The Officer was injured in an on-duty accident which occurred when an obese pedestrian in a motorized wheelchair rolled over her left foot as she was attempting to assist him. The weight of the pedestrian and wheelchair “may have approached 500 pounds.” As a result of the injury, the Officer missed a considerable amount of work. However, in every absence, the Officer provided a doctor’s note stating she was unable to return to duty.

The Officer’s attorney inevitably filed for workers’ compensation. The City’s workers’ compensation administrator sent the Officer to a doctor handpicked by the City. Predictably, after 15 minutes with the Officer, the City’s doctor concluded “[s]he can be at work, full duty, with no restrictions from a neurologic standpoint from any alleged injuries . . .” Pursuant to the findings of the City’s doctor, the Officer was ordered back to work on pain, in fear of termination.

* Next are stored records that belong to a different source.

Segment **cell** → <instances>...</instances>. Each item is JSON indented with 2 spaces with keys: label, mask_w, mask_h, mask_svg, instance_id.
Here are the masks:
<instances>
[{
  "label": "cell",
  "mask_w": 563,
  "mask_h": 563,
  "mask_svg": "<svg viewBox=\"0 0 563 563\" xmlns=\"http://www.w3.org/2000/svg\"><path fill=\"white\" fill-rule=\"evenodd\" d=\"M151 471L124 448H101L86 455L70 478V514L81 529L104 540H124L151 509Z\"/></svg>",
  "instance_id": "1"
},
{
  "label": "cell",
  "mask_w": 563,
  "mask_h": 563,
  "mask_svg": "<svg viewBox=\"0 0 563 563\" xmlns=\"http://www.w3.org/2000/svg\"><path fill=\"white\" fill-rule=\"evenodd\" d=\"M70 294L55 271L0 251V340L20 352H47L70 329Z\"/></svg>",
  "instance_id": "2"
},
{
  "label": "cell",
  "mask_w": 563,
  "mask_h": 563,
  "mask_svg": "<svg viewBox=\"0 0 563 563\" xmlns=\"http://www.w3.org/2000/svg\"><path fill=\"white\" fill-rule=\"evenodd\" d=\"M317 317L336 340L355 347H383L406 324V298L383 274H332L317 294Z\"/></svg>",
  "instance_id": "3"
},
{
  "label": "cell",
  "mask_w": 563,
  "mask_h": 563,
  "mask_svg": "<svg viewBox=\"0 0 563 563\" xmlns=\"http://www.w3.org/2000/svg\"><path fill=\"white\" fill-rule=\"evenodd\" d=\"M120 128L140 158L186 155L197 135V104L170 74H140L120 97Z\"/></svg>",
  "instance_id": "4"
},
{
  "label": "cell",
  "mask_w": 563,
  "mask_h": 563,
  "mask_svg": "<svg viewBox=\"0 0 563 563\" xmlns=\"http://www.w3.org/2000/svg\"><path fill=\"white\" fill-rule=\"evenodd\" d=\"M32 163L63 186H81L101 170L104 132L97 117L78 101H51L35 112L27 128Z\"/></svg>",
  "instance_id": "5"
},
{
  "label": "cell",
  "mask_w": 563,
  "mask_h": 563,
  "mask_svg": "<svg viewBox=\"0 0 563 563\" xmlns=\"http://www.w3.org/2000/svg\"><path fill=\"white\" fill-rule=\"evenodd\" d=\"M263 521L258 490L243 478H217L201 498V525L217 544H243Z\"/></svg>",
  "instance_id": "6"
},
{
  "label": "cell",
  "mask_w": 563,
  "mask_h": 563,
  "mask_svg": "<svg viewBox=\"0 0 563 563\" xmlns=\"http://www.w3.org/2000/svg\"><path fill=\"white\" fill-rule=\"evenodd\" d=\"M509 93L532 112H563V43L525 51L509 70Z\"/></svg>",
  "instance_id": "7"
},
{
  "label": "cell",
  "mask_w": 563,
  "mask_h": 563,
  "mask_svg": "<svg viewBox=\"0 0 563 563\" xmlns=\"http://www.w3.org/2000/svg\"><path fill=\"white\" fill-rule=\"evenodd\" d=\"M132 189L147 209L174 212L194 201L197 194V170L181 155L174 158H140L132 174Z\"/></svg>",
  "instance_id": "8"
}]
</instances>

The arbitrator relied on precedent to help reconcile the competing medical conclusions:

Where there were differences between a company’s and grievant’s doctors as to when the grievant could safely return, Arbitrator Platt stated that “it would seem in all fairness to the employee whose job is at stake, an effort would be made to reconcile the differences.” In the absence of such effort, Platt held that the grievant had “a legitimate reason for her absence.”

Compelling precedent aside, the arbitrator found the conclusions made by the City’s doctor to be unpersuasive because that doctor saw the Officer “seven months after the incident, for one limited examination.” On the other hand, the Officer “is credible, especially since, by maintaining her unfitness, she lost her job, her health care coverage and, as she testified, her house.”

I find that the Grievant was not guilty of insubordination which occurs when an employee violates a lawful order which does not incur risk of one’s safety or health. The charge is undermined by the due process requirement that all relevant evidence be fairly considered before discharge, as well as by Dr. Levin’s flawed conclusions, upon which the City depended.